30

I'm using the Request module to download files, but I'm not quite sure how to pipe the response to an output stream when the filename must come from the 'Content-Disposition' header. So basically, I need to read the response until the header is found, and then pipe the rest to that filename.

The examples show something like:

request('http://google.com/doodle.png').pipe(fs.createWriteStream('doodle.png'));

Where I want to do (pseudocode):

var req = request('http://example.com/download_latest_version?token=XXX');
var filename = req.response.headers['Content-Disposition'];

req.pipe(fs.createWriteStream(filename));

I could get the filename using the Request callback:

request(url, function(err, res, body) {
 // get res headers here
});

But wouldn't that negate the benefits of using pipe and not loading the downloaded file into memory?

user3019326
  • 315
  • 1
  • 3
  • 7

3 Answers3

32

I'm reqesting a image from yahoo and it isn't using the content-disposition header but I am extracting the date and content-type headers to construct a filename. This seems close enough to what you're trying to do...

var request = require('request'),
fs = require('fs');

var url2 = 'http://l4.yimg.com/nn/fp/rsz/112113/images/smush/aaroncarter_635x250_1385060042.jpg';

var r = request(url2);

r.on('response',  function (res) {
  res.pipe(fs.createWriteStream('./' + res.headers.date + '.' + res.headers['content-type'].split('/')[1]));

});

Ignore my image choice please :)

kberg
  • 2,059
  • 1
  • 19
  • 11
13

Question has been around a while, but I today faced the same problem and solved it differently:

var Request = require( 'request' ),
    Fs = require( 'fs' );

// RegExp to extract the filename from Content-Disposition
var regexp = /filename=\"(.*)\"/gi;

// initiate the download
var req = Request.get( 'url.to/somewhere' )
                 .on( 'response', function( res ){

                    // extract filename
                    var filename = regexp.exec( res.headers['content-disposition'] )[1];

                    // create file write stream
                    var fws = Fs.createWriteStream( '/some/path/' + filename );

                    // setup piping
                    res.pipe( fws );

                    res.on( 'end', function(){
                      // go on with processing
                    });
                 });
sbugert
  • 345
  • 3
  • 5
Sirko
  • 72,589
  • 19
  • 149
  • 183
  • 1
    `res.on( 'end'` seems to fire to early, I think you should use `Request.get(..).on('response', ..).on('finish'`. See http://stackoverflow.com/a/11448311/138023 – Markus Hedlund Jul 01 '16 at 08:44
4

Here's my solution:

var fs = require('fs');
var request = require('request');
var through2 = require('through2');

var req = request(url);
req.on('error', function (e) {
    // Handle connection errors
    console.log(e);
});
var bufferedResponse = req.pipe(through2(function (chunk, enc, callback) {
    this.push(chunk);
    callback()

Problems and tasks:
A. Do these statements agree with the Content-Disposition thread? Answer yes or no for each, and quote the deciding words. (i) The first answer builds its filename from the Content-Disposition header. (ii) The second answer uses a regular expression to pull the filename out of Content-Disposition. (iii) The asker thinks using the Request callback might mean loading the downloaded file into memory.
B. Reproduce the Content-Disposition thread from "But wouldn't that" to "trying to do...", swapping "memory" for "RAM".
C. Resume the Content-Disposition thread from its last line and continue it.

Entries supplied:
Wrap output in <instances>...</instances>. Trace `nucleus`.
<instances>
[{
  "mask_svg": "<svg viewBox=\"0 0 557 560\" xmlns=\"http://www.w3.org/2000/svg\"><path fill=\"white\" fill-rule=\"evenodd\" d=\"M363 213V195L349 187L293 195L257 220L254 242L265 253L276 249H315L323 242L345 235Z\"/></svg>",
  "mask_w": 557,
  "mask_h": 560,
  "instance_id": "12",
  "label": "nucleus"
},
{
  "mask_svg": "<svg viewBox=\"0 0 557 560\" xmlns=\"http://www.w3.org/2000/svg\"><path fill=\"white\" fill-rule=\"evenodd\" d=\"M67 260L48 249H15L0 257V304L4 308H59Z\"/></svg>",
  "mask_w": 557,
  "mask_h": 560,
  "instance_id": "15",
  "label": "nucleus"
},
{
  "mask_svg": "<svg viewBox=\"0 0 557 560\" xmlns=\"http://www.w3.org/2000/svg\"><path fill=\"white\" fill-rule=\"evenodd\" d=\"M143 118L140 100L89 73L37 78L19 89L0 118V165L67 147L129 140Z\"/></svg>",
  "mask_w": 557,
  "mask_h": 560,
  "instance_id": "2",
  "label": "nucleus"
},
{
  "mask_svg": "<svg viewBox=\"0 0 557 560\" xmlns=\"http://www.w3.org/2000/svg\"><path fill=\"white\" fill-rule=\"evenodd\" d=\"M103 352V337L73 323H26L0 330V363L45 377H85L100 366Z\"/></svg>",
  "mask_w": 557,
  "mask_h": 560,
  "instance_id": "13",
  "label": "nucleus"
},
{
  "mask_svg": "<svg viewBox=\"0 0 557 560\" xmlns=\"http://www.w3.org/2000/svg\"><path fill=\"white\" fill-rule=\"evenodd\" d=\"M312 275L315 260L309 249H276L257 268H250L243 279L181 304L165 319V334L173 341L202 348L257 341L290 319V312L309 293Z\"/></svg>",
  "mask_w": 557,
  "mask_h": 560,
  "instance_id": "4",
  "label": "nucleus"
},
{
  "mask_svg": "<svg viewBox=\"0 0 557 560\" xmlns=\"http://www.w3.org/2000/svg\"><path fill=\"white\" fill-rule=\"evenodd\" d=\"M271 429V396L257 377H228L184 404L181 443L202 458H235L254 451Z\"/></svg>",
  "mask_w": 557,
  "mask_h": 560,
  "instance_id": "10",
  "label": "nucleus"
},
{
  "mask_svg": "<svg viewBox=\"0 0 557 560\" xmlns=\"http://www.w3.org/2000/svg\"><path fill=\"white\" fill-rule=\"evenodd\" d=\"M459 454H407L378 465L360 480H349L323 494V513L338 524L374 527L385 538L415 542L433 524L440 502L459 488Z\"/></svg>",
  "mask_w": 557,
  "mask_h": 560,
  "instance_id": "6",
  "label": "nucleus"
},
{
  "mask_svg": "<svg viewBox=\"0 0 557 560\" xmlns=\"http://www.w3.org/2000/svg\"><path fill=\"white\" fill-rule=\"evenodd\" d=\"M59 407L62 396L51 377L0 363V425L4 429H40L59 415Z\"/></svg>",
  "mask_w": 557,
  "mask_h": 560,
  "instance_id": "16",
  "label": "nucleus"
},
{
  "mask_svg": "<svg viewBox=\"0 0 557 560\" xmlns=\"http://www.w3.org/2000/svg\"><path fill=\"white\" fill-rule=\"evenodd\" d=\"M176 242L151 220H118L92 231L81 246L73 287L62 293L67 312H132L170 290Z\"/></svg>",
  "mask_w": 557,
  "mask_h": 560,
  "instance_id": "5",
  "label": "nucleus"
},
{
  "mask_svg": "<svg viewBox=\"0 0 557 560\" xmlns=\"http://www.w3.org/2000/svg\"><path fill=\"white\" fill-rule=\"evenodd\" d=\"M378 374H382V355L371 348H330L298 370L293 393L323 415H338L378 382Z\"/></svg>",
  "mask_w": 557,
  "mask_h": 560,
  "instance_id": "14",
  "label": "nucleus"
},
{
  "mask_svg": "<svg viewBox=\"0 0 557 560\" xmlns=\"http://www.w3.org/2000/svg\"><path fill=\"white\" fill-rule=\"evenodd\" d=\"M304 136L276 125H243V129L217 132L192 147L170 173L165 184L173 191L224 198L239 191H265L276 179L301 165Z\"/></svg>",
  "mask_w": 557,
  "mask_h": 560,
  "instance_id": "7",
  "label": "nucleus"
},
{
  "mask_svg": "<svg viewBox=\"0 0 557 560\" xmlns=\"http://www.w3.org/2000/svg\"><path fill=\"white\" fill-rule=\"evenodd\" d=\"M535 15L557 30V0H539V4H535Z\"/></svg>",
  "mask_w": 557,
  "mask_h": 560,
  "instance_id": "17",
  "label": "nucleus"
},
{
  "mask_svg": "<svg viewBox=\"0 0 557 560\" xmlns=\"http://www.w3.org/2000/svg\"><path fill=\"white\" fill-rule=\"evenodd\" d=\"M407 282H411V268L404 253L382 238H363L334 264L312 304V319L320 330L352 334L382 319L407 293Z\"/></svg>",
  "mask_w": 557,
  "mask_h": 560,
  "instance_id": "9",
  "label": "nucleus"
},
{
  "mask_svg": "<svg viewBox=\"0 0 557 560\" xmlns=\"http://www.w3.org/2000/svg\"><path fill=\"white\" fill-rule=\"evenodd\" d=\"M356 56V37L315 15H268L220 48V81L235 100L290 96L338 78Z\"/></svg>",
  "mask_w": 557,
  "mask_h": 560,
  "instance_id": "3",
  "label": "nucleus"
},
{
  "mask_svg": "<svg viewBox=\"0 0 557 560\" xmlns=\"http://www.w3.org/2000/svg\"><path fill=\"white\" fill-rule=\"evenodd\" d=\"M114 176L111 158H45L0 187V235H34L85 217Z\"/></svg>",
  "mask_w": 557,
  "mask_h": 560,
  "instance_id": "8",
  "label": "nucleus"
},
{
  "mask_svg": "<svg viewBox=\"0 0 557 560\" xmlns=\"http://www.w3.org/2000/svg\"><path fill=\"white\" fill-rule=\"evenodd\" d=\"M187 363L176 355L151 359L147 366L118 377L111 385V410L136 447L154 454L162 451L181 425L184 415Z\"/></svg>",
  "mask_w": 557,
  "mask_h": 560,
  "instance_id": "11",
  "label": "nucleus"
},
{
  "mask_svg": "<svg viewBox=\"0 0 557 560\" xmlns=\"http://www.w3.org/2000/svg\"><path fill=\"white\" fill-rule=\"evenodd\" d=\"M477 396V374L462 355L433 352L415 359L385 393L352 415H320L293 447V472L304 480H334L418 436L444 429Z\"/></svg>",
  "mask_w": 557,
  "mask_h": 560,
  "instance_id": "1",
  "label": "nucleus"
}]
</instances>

Answers per task:
A.
(i) No: "it isn't using the content-disposition header but I am extracting the date and content-type headers to construct a filename"
(ii) Yes: "// RegExp to extract the filename from Content-Disposition"
(iii) Yes: "But wouldn't that negate the benefits of using pipe and not loading the downloaded file into memory?"

B.
But wouldn't that negate the benefits of using pipe and not loading the downloaded file into RAM?

user3019326
  • 315
  • 1
  • 3
  • 7

3 Answers3

32

I'm reqesting a image from yahoo and it isn't using the content-disposition header but I am extracting the date and content-type headers to construct a filename. This seems close enough to what you're trying to do...

C.
}));
req.on('response', function (res) {
    if (res.statusCode === 200) {
        try {
            var contentDisposition = res.headers['content-disposition'];
            var match = contentDisposition && contentDisposition.match(/(filename=|filename\*='')(.*)$/);
            var filename = match && match[2] || 'default-filename.out';
            var dest = fs.createWriteStream(filename);
            dest.on('error', function (e) {
                // Handle write errors
                console.log(e);
            });
            dest.on('finish', function () {
                // The file has been downloaded
                console.log('Downloaded ' + filename);
            });
            bufferedResponse.pipe(dest);
        } catch (e) {
            // Handle request errors
            console.log(e);
        }
    }
    else {
        // Handle HTTP server errors
        console.log(res.statusCode);
    }
});

The other solutions posted here use res.pipe, which can fail if the content is transferred using gzip encoding, because the response stream contains the raw (compressed) HTTP data. To avoid this problem you have to use request.pipe instead. (See the second example at https://github.com/request/request#examples.)

When using request.pipe I was getting an error: "You cannot pipe after data has been emitted from the response.", because I was doing some async stuff before actually piping (creating a directory to hold the downloaded file). I also had some problems where the file was being written with no content, which might have been due to request reading the HTTP response and buffering it.

So I ended up creating an intermediate buffering stream with through2, so that I could pipe the request to it before the response handler fires, then later piping from the buffering stream into the file stream once the filename is known.

Finally, I'm parsing the content disposition header whether the filename is encoded in plain form or in UTF-8 form using the filename*=''file.txt syntax.

I hope this helps someone else who experiences the same issues that I had.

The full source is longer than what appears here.